-- Text shown follows --

How an onboarding step comes due
Once a day, at 9am local time, an EventBridge Scheduler rule fires the guide Lambda. The Lambda reads the onboarding list, looks at one customer at a time, computes how many days it’s been since they signed up, checks which steps they’ve already finished, and decides whether to do nothing or to send something — and if so, which kind. The whole decision is plain Python. No model. No vector retrieval. Every step and every window lives in the rules doc, where a rep can edit it without a deploy.
Key takeaways
- The guide runs once a day via EventBridge Scheduler at 9am local time.
- Per-plan step plans live in the rules doc — starter gets welcome at day 0, setup at day 2, check-in at day 6.
- Four moves per customer, every tick: on track, next step due, gentle nudge, flag to owner.
- DynamoDB tracks which steps were sent and which are done so messages aren’t duplicate spam.
- The guide itself never calls a model. The decision is entirely deterministic.
The decision flow, per customer
Step plans: day 0/2/6 isn’t magic, it’s in the doc
The rules doc has one short section per plan. Each section names the steps in plain prose: “Starter plan: welcome on day 0, setup on day 2, check-in on day 6. Pro plan: welcome on day 0, connect data on day 1, feature tour on day 3, invite team on day 5, check-in on day 9.” The numbers are days after signup when each step’s message should land. Each step also has a window — how many extra days to wait, with no progress, before sending one gentle nudge, and then how many more before flagging the owner.

-- Text shown concluded --
-- Given data follows --

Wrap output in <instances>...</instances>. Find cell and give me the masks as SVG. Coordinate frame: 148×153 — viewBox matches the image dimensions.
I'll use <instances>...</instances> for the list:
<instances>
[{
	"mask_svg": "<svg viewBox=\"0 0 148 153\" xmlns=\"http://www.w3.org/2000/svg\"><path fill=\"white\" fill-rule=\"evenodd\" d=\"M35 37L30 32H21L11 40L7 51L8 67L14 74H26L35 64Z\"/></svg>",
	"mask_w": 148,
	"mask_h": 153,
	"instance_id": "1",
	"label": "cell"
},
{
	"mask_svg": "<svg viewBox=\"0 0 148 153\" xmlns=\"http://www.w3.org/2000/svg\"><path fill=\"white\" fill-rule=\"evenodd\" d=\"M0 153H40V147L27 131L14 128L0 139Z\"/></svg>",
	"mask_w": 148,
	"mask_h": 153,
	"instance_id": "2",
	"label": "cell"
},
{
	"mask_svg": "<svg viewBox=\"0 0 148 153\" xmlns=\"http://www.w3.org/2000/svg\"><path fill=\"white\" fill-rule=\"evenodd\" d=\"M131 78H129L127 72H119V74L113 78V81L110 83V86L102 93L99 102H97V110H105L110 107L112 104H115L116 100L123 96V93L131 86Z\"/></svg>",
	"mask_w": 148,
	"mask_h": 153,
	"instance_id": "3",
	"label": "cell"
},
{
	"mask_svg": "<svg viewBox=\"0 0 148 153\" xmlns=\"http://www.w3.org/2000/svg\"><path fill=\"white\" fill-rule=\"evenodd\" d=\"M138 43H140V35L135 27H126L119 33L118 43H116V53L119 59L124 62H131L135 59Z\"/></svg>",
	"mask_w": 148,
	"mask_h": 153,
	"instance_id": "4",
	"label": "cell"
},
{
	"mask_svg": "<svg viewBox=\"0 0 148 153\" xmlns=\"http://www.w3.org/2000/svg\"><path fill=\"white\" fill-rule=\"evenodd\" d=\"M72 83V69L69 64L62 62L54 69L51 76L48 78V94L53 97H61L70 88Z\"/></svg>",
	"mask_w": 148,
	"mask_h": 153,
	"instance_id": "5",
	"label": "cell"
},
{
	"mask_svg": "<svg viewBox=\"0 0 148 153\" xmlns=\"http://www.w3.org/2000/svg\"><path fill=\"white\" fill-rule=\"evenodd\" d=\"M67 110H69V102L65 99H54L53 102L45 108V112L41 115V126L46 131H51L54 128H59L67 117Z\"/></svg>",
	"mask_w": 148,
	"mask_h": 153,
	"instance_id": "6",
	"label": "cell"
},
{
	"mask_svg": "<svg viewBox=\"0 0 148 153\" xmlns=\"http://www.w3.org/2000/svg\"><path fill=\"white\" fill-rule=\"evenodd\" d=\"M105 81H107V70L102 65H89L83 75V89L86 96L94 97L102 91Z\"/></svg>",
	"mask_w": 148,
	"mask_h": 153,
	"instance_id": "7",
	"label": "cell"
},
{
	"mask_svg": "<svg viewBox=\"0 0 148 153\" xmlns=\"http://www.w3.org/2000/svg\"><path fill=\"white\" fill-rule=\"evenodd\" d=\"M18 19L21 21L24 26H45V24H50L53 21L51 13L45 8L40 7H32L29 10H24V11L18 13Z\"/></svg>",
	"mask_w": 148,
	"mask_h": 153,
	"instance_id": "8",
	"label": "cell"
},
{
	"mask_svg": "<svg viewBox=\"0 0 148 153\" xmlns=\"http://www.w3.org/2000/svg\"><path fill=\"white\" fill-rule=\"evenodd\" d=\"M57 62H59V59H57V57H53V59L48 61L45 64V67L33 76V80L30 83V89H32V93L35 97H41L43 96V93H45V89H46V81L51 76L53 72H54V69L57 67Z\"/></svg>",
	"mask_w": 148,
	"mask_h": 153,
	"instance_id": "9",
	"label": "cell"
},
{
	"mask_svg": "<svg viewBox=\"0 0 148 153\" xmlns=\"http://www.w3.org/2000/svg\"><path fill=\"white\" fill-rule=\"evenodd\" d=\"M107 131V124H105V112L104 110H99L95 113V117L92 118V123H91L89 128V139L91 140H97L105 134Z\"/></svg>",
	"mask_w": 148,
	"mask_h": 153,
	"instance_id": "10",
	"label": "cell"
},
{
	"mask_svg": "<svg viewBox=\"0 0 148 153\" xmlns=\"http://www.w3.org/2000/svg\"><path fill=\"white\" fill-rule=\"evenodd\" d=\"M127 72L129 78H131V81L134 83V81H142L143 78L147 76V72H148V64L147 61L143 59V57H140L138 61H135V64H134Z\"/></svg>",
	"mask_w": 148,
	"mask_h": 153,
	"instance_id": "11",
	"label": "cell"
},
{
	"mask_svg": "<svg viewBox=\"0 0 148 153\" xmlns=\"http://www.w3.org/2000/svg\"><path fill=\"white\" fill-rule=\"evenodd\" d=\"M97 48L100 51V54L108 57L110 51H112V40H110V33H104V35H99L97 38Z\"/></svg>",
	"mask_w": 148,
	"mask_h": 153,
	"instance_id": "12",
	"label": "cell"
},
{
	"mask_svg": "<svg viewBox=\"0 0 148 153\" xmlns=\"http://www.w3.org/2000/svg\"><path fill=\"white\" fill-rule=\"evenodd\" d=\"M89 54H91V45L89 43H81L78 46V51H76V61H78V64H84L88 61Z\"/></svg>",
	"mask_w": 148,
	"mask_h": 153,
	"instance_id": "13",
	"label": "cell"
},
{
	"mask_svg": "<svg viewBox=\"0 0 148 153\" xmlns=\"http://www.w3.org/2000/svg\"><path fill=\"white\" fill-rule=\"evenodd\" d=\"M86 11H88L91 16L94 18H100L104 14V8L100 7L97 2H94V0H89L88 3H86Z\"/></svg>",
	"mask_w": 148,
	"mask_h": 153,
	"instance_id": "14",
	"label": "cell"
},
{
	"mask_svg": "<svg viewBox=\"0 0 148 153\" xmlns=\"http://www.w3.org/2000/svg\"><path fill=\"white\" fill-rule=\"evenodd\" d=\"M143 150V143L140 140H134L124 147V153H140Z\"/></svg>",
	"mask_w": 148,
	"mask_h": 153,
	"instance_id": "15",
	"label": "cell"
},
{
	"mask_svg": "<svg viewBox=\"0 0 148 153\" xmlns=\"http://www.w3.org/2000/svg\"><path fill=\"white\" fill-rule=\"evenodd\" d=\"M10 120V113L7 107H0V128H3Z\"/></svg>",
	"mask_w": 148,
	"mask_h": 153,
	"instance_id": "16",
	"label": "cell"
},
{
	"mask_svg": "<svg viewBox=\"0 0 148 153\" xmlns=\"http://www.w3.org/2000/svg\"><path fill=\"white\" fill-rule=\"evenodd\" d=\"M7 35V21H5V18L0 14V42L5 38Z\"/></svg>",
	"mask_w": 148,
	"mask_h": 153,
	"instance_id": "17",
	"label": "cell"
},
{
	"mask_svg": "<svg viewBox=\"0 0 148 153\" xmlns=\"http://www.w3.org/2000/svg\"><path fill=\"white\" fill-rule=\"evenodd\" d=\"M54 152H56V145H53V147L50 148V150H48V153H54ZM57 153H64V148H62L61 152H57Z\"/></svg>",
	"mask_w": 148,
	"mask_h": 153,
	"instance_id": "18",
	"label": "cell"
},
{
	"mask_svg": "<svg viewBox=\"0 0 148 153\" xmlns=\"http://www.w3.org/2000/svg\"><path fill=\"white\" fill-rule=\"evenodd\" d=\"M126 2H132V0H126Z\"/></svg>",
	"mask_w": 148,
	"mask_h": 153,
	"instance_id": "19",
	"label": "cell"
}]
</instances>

-- Given data concluded --

Please copy the onboarding text word for word, from "- The guide itself" up to and including "flagging the owner.".

**Response to the exercise**:
- The guide itself never calls a model. The decision is entirely deterministic.
The decision flow, per customer
Step plans: day 0/2/6 isn’t magic, it’s in the doc
The rules doc has one short section per plan. Each section names the steps in plain prose: “Starter plan: welcome on day 0, setup on day 2, check-in on day 6. Pro plan: welcome on day 0, connect data on day 1, feature tour on day 3, invite team on day 5, check-in on day 9.” The numbers are days after signup when each step’s message should land. Each step also has a window — how many extra days to wait, with no progress, before sending one gentle nudge, and then how many more before flagging the owner.